# Show the sequence is decreasing

• Oct 2nd 2008, 12:20 PM
universalsandbox
Show the sequence is decreasing
I have attached a picture of the question. How would you go about showing this? Thanks.

http://lighthousegraphicdesign.com/images/real2.png
• Oct 2nd 2008, 02:14 PM
CaptainBlack
Quote:

Originally Posted by universalsandbox
I have attached a picture of the question. How would you go about showing this?
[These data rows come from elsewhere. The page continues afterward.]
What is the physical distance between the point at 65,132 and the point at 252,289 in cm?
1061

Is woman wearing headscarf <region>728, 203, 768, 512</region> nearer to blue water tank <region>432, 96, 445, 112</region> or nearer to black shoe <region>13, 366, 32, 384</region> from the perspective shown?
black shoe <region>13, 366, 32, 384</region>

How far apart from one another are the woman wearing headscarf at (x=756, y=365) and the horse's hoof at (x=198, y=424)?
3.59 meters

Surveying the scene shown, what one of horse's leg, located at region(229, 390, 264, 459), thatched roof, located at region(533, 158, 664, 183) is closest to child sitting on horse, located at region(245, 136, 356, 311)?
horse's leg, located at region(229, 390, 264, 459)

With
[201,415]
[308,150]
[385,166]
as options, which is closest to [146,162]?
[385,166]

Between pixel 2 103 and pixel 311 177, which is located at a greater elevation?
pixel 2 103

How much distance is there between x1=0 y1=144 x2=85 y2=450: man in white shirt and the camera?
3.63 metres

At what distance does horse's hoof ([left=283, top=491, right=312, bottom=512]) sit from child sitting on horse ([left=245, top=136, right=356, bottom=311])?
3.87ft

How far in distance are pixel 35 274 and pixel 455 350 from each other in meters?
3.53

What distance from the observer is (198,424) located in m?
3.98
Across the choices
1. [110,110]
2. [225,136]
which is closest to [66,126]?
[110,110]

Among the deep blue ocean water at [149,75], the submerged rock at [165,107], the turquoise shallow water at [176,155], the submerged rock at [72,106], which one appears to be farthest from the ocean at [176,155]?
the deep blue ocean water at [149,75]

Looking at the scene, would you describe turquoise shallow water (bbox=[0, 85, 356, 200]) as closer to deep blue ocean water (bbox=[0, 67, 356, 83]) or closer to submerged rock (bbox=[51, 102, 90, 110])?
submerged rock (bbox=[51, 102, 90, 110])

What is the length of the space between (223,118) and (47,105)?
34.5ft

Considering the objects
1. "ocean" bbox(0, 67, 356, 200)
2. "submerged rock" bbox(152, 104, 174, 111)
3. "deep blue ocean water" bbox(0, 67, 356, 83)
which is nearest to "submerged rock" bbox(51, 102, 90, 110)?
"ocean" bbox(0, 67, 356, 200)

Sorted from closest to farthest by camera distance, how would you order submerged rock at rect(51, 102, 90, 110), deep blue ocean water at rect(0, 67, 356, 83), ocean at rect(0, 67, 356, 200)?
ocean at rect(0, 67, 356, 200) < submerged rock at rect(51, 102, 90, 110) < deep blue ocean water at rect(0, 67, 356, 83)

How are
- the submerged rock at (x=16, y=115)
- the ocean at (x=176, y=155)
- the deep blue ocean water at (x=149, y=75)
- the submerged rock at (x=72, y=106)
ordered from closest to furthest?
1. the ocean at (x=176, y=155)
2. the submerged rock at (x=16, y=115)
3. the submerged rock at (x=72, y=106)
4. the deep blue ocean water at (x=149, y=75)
Thanks.

http://lighthousegraphicdesign.com/images/real2.png

Is/are there an extra condition/s that is/are missing here?

RonL
• Oct 2nd 2008, 02:22 PM
universalsandbox
Quote:

Originally Posted by CaptainBlack
Is/are there an extra condition/s that is/are missing here?

RonL

Ex:

let a=2, xknot = 1

then

x(sub1) = (1/2)(xknot + 2/xknot) = 3/2

x(sub2) = (1/2)( x(sub1) + 2/(xsub1) ) = 17/2 etc.
• Oct 2nd 2008, 02:38 PM
icemanfan
I work out that if $\displaystyle x_n > \frac{a}{x_n}$,

$\displaystyle x_n + \frac{a}{x_n} > \frac{2a}{x_n}$

$\displaystyle 0.5\left(x_n + \frac{a}{x_n}\right) > \frac{a}{x_n}$

$\displaystyle x_{n+1} > \frac{a}{x_n}$.

As long as $\displaystyle x_n > \frac{a}{x_n}$, then the function will be decreasing, but I can't find a way to show that statement inductively.
• Oct 2nd 2008, 09:24 PM
CaptainBlack
Quote:

Originally Posted by universalsandbox
Ex:

let a=2, xknot = 1

then

x(sub1) = (1/2)(xknot + 2/xknot) = 3/2

x(sub2) = (1/2)( x(sub1) + 2/(xsub1) ) = 17/2 etc.

Compare what happens when $\displaystyle x_0>\sqrt{a}$ with what happens when $\displaystyle x_0<\sqrt{a}$ with what happens when $\displaystyle x_0=\sqrt{a}.$

RonL